Further to @mjpieters 's excellent Python version, I suggest a version which doesn’t need to check for None, neither for the key, neither for the value.

_sentinel = object()
def minmax(*args, key=None, default=_sentinel):
    if len(args) > 1:
        if default is not _sentinel:
            raise ValueError(
                "Cannot specify a default for minmax() with "
                "multiple positional arguments"
           )
        v = iter(args)
    else:
        v = iter(args[0])
    if key is None:
        key = lambda x:x
    try:
        minitem = maxitem = next(v)
        minval = maxval = key(minitem)

    except StopIteration:
        raise ValueError('minmax() arg is an empty sequence')        

    for item in v:
        val = key(item)
        if val < minval:
            minval, minitem = val, item
        if val > maxval:
            maxval, maxitem = val, item
        
    return minitem, maxitem

avayert · December 13, 2019, 7:36pm

I’m not all too familiar with the CPython codebase but a cursory search with the GitHub search ignoring the test folders revealed at least some uses:

finding both min and max is used twice in colorsys within the functions
it’s used in timeit to deal with time intervals
It seems to be used in multiple separate places to deal with common path handling like here and here (I think it was also in ntpath)
It’s used in this seemingly out of place test function inside random

Additionally, using global GitHub search I typed in “min max” into the github advanced search, limiting results to only show .py files, and sorted by most recently indexed (link).

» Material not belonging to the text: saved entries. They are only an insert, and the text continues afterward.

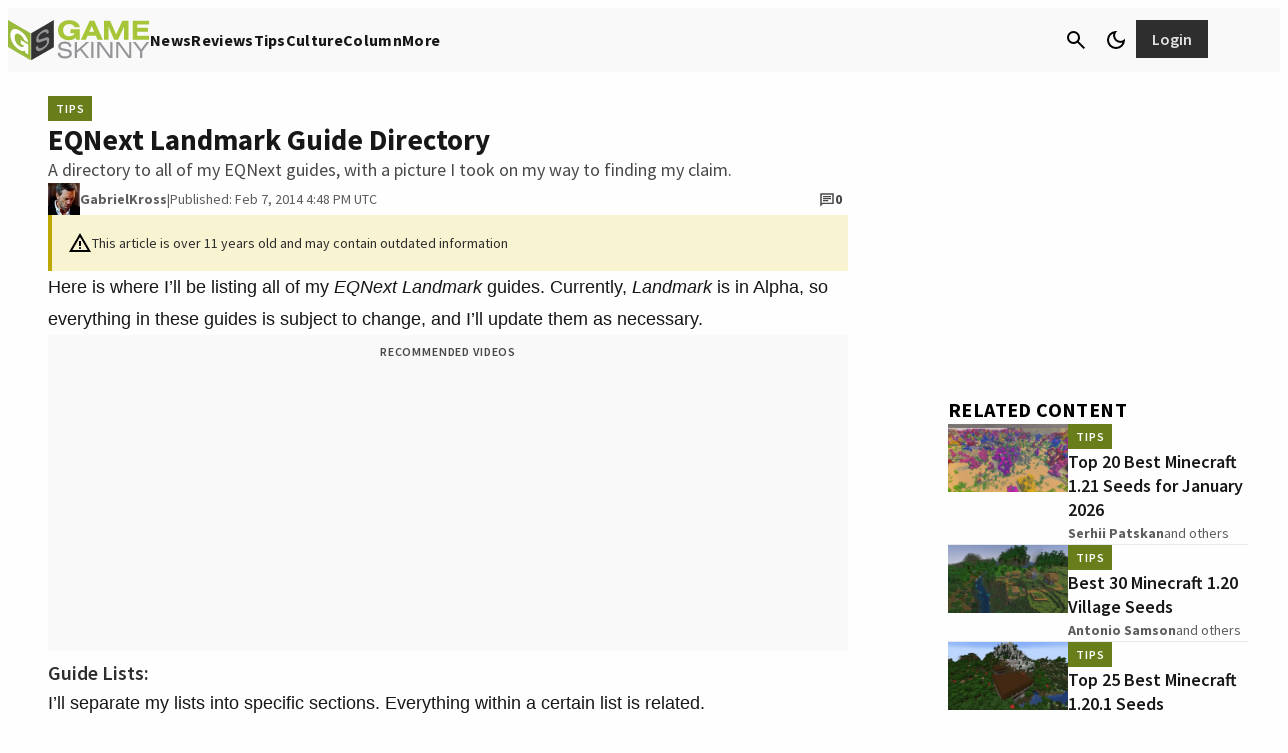

--- FILE ---
content_type: text/css
request_url: https://www.gameskinny.com/wp-content/plugins/gamurs-wordpress-blocks/build/article-assistant/style-index.css?ver=0.1.6
body_size: 420
content:
.wp-block-gamurs-article-assistant{background-color:var(--wp--custom--general-color-bg--subtle);border-radius:calc(1px*var(--wp--custom--general-container--all-devices--border-radius));padding:calc(1px*var(--wp--custom--general-container--all-devices--padding-top)) calc(1px*var(--wp--custom--general-container--all-devices--padding-right)) calc(1px*var(--wp--custom--general-container--all-devices--padding-bottom)) calc(1px*var(--wp--custom--general-container--all-devices--padding-left))}.wp-block-gamurs-article-assistant details{border-bottom:calc(1px*var(--wp--custom--related-article-links--secondary-container-stroke--width)) var(--wp--custom--related-article-links--secondary-container-stroke--style) var(--wp--custom--related-article-links--secondary-container-stroke--color);color:var(--wp--custom--general-color--body);font-family:var(--wp--custom--general-type--body--font-family);font-size:var(--wp--custom--general-type--body--font-size);font-weight:var(--wp--custom--general-type--body--font-weight);letter-spacing:var(--wp--custom--general-type--body--letter-spacing);line-height:var(--wp--custom--general-type--body--line-height);margin-bottom:var(--wp--custom--general-type--body--paragraph-spacing);-webkit-text-decoration:var(--wp--custom--general-type--body--text-decoration);text-decoration:var(--wp--custom--general-type--body--text-decoration);text-indent:var(--wp--custom--general-type--body--paragraph-indent);text-transform:var(--wp--custom--general-type--body--text-transform)}.wp-block-gamurs-article-assistant details .wp-block-gamurs-article-assistant__question-content{display:flex;flex-direction:column;gap:var(--wp--custom--spacing--md);padding-bottom:calc(1px*var(--wp--custom--related-article-links--container-spacing--padding-bottom))}.wp-block-gamurs-article-assistant details summary{align-items:center;color:var(--wp--custom--related-article-links--enabled--secondary-color-fg);display:flex;font-family:var(--wp--custom--related-article-links--type--font-family);font-size:var(--wp--custom--related-article-links--type--font-size);font-weight:var(--wp--custom--related-article-links--type--font-weight);gap:calc(1px*var(--wp--custom--general-container--all-devices--item-spacing));justify-content:space-between;letter-spacing:var(--wp--custom--related-article-links--type--letter-spacing);line-height:var(--wp--custom--related-article-links--type--line-height);list-style:none;margin-bottom:var(--wp--custom--related-article-links--type--paragraph-spacing);padding:calc(1px*var(--wp--custom--related-article-links--container-spacing--padding-top)) calc(1px*var(--wp--custom--related-article-links--container-spacing--padding-right)) calc(1px*var(--wp--custom--related-article-links--container-spacing--padding-bottom)) calc(1px*var(--wp--custom--related-article-links--container-spacing--padding-left));-webkit-text-decoration:var(--wp--custom--related-article-links--type--text-decoration);text-decoration:var(--wp--custom--related-article-links--type--text-decoration);text-indent:var(--wp--custom--related-article-links--type--paragraph-indent);text-transform:var(--wp--custom--related-article-links--type--text-transform)}.wp-block-gamurs-article-assistant details summary .icon-chevron-down{display:block}.wp-block-gamurs-article-assistant details summary .icon-chevron-up{display:none}.wp-block-gamurs-article-assistant details summary:hover,.wp-block-gamurs-article-assistant details[open] summary{color:var(--wp--custom--related-article-links--hover--secondary-color-fg)}.wp-block-gamurs-article-assistant details[open] summary .icon-chevron-down{display:none}.wp-block-gamurs-article-assistant details[open] summary .icon-chevron-up{display:block}.wp-block-gamurs-article-assistant .wp-block-gamurs-article-assistant__question-content__result-support{align-items:center;display:flex;gap:var(--wp--custom--spacing--xs)}.wp-block-gamurs-article-assistant .wp-block-gamurs-article-assistant__question-content__result-support .wp-block-gamurs-article-assistant__question-content__result-support__buttons{display:flex}.wp-block-gamurs-article-assistant footer{align-items:center;display:flex;flex-wrap:wrap;gap:calc(1px*var(--wp--custom--general-container--all-devices--item-spacing));justify-content:space-between}.wp-block-gamurs-article-assistant footer *{white-space:nowrap}.wp-block-gamurs-article-assistant footer .wp-block-gamurs-article-assistant__footer-copyright{color:var(--wp--custom--general-color--caption);font-family:var(--wp--custom--general-type--caption--font-family);font-size:var(--wp--custom--general-type--caption--font-size);font-weight:var(--wp--custom--general-type--caption--font-weight);letter-spacing:var(--wp--custom--general-type--caption--letter-spacing);line-height:var(--wp--custom--general-type--caption--line-height);margin-bottom:var(--wp--custom--general-type--caption--paragraph-spacing);-webkit-text-decoration:var(--wp--custom--general-type--caption--text-decoration);text-decoration:var(--wp--custom--general-type--caption--text-decoration);text-indent:var(--wp--custom--general-type--caption--paragraph-indent);text-transform:var(--wp--custom--general-type--caption--text-transform)}.wp-block-gamurs-article-assistant footer .wp-block-gamurs-article-assistant__footer-copyright .wp-block-gamurs-article-assistant__footer-copyright__link{color:var(--wp--custom--general-color--caption)}.wp-block-gamurs-article-assistant footer .wp-block-gamurs-article-assistant__footer-report{color:var(--wp--custom--hyperlink--enabled--color-fg);font-family:var(--wp--custom--general-type--caption--font-family);font-size:var(--wp--custom--general-type--caption--font-size);font-weight:var(--wp--custom--general-type--caption--font-weight);letter-spacing:var(--wp--custom--general-type--caption--letter-spacing);line-height:var(--wp--custom--general-type--caption--line-height);margin-bottom:var(--wp--custom--general-type--caption--paragraph-spacing);-webkit-text-decoration:var(--wp--custom--general-type--caption--text-decoration);text-decoration:var(--wp--custom--general-type--caption--text-decoration);text-indent:var(--wp--custom--general-type--caption--paragraph-indent);text-transform:var(--wp--custom--general-type--caption--text-transform)}.wp-block-gamurs-article-assistant footer .wp-block-gamurs-article-assistant__footer-report:visited{color:var(--wp--custom--hyperlink--enabled--color-fg)}.wp-block-gamurs-article-assistant footer .wp-block-gamurs-article-assistant__footer-report:hover{color:var(--wp--custom--hyperlink--hover--color-fg)}.wp-block-gamurs-article-assistant footer .wp-block-gamurs-article-assistant__footer-report:active{color:var(--wp--custom--hyperlink--pressed--color-fg)}@media(min-width:992px){.wp-block-gamurs-article-assistant.desktop-hide{display:none}}@media(max-width:991px){.wp-block-gamurs-article-assistant.mobile-hide{display:none}}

Within only the last 15 or so minutes of me hitting search there were already plenty of uses, of which I’ve linked some here:
[1] [2] [3] [4] [5] [6]

Marco_Sulla · December 14, 2019, 12:07am

If I can, I have a modification to your solution:

_sentinel = object()

def minmax(*args, key=None):
    args_len = len(args)
    
    if args_len == 0:
        fname = minmax.__name__
        raise ValueError(f"{fname}() expected 1 argument, got 0")
    elif args_len == 1:
        seq = args[0]
    else:
        seq = args
    
    it = iter(seq)

    vmax = vmin = next(it, _sentinel)
    
    if vmax is _sentinel:
        fname = minmax.__name__
        raise ValueError(f"{fname}() arg is an empty sequence")
    
    if key is None:
        for val in it:
            if val > vmax:
                vmax = val
            elif val < vmin:
                vmin = val
    else:
        fmax = fmin = key(vmax)
        
        for val in it:
            fval = key(val)
            
            if fval > fmax:
                fmax = fval
                vmax = val
            elif fval < fmin:
                fmin = fval
                vmin = val
    
    return (vmin, vmax)

I know, it’s more verbose and less elegant, but I think it’s more fast for the majority of cases, ie key=None.

PS: no default. What must it returns, (default, default)? Or we have to define a default_min and a default_max? Overcomplicated IMHO.